# If the sum of the first n terms of an A.P is 4n − n2,

Question:

If the sum of the first $n$ terms of an A.P is $4 n-n^{2}$, What is the first term? What is the sum of first two terms? What is the second term?
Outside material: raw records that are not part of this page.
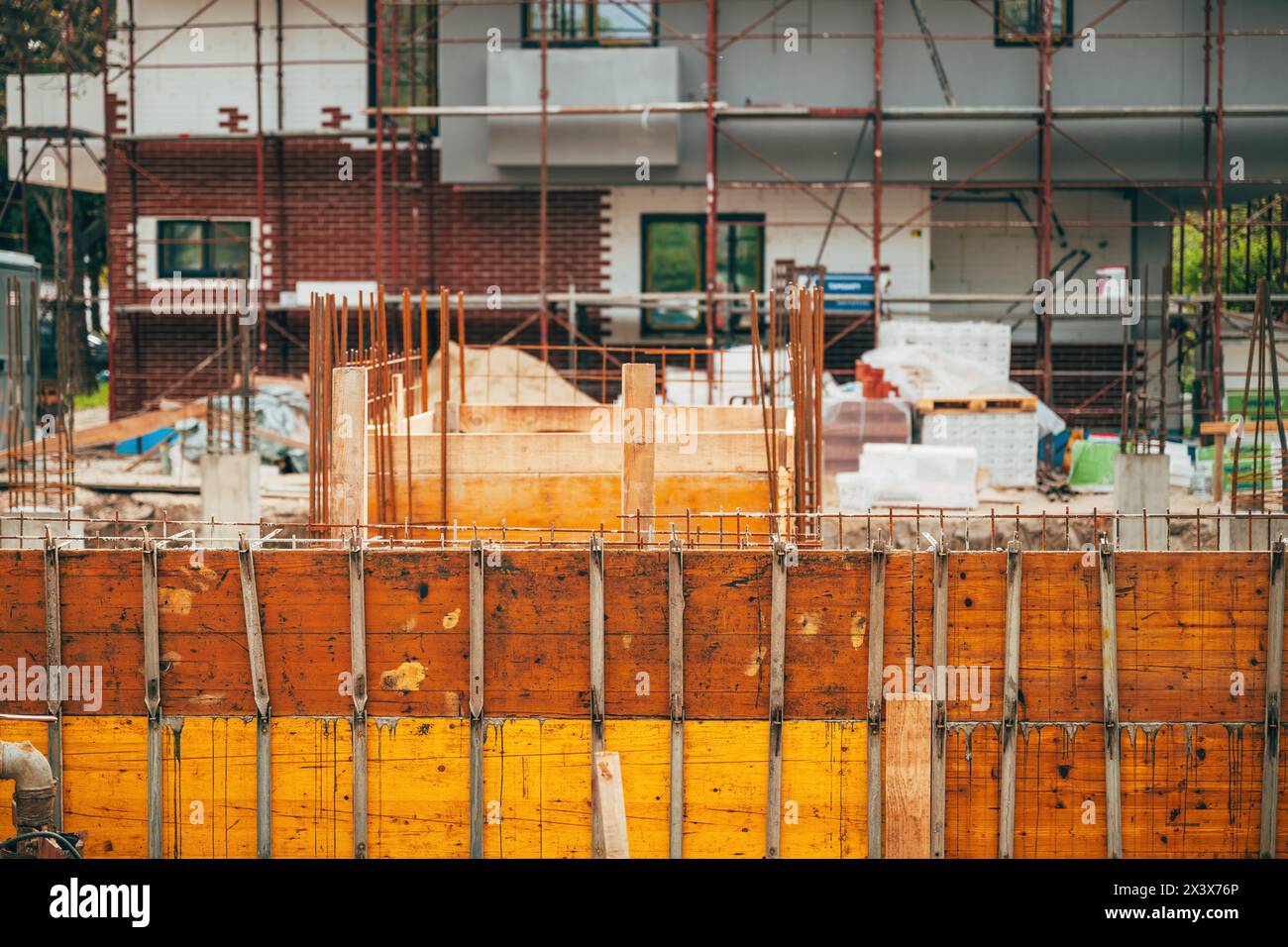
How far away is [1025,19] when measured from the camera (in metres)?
23.5

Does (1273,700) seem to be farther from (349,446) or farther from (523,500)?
(349,446)

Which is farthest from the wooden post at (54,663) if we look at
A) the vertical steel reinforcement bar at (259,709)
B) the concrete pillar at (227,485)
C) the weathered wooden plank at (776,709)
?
the concrete pillar at (227,485)

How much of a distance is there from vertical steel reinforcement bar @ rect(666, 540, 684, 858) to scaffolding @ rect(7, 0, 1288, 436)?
1233 cm

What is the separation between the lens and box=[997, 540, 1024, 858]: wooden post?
9.38 m

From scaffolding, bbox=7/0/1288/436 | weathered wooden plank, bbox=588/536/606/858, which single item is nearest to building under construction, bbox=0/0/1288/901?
weathered wooden plank, bbox=588/536/606/858

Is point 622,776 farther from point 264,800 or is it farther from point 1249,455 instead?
point 1249,455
Similarly, find the third, the tenth and the $n$th terms.

Solution:

In the given problem, the sum of n terms of an A.P. is given by the expression,

$S_{n}=4 n-n^{2}$

So here, we can find the first term by substituting,

$S_{n}=4 n-n^{2}$

$S_{1}=4(1)-(1)^{2}$

$=4-1$

$=3$

Similarly, the sum of first two terms can be given by,

$S_{2}=4(2)-(2)^{2}$

$=8-4$

$=4$

Now, as we know,

$a_{n}=S_{n}-S_{n-1}$

So,

$a_{2}=S_{2}-S_{1}$

$=4-3$

$=1$

Now, using the same method we have to find the third, tenth and nth term of the A.P.

So, for the third term,

$a_{3}=S_{3}-S_{2}$

$=\left[4(3)-(3)^{2}\right]-\left[4(2)-(2)^{2}\right]$

$=(12-9)-(8-4)$

$=3-4$

$=-1$

Also, for the tenth term,

$a_{10}=S_{10}-S_{9}$

$=\left[4(10)-(10)^{2}\right]-\left[4(9)-(9)^{2}\right]$

$=(40-100)-(36-81)$

$=-60+45$

$=-15$

So, for the nth term,

$a_{n}=S_{n}-S_{n-1}$

$=\left[4(n)-(n)^{2}\right]-\left[4(n-1)-(n-1)^{2}\right]$

$=\left(4 n-n^{2}\right)-\left(4 n-4-n^{2}-1+2 n\right)$

$=4 n-n^{2}-4 n+4+n^{2}+1-2 n$

$=5-2 n$

Therefore, $a=3, S_{2}=4, a_{2}=1, a_{3}=-1, a_{10}=-15$.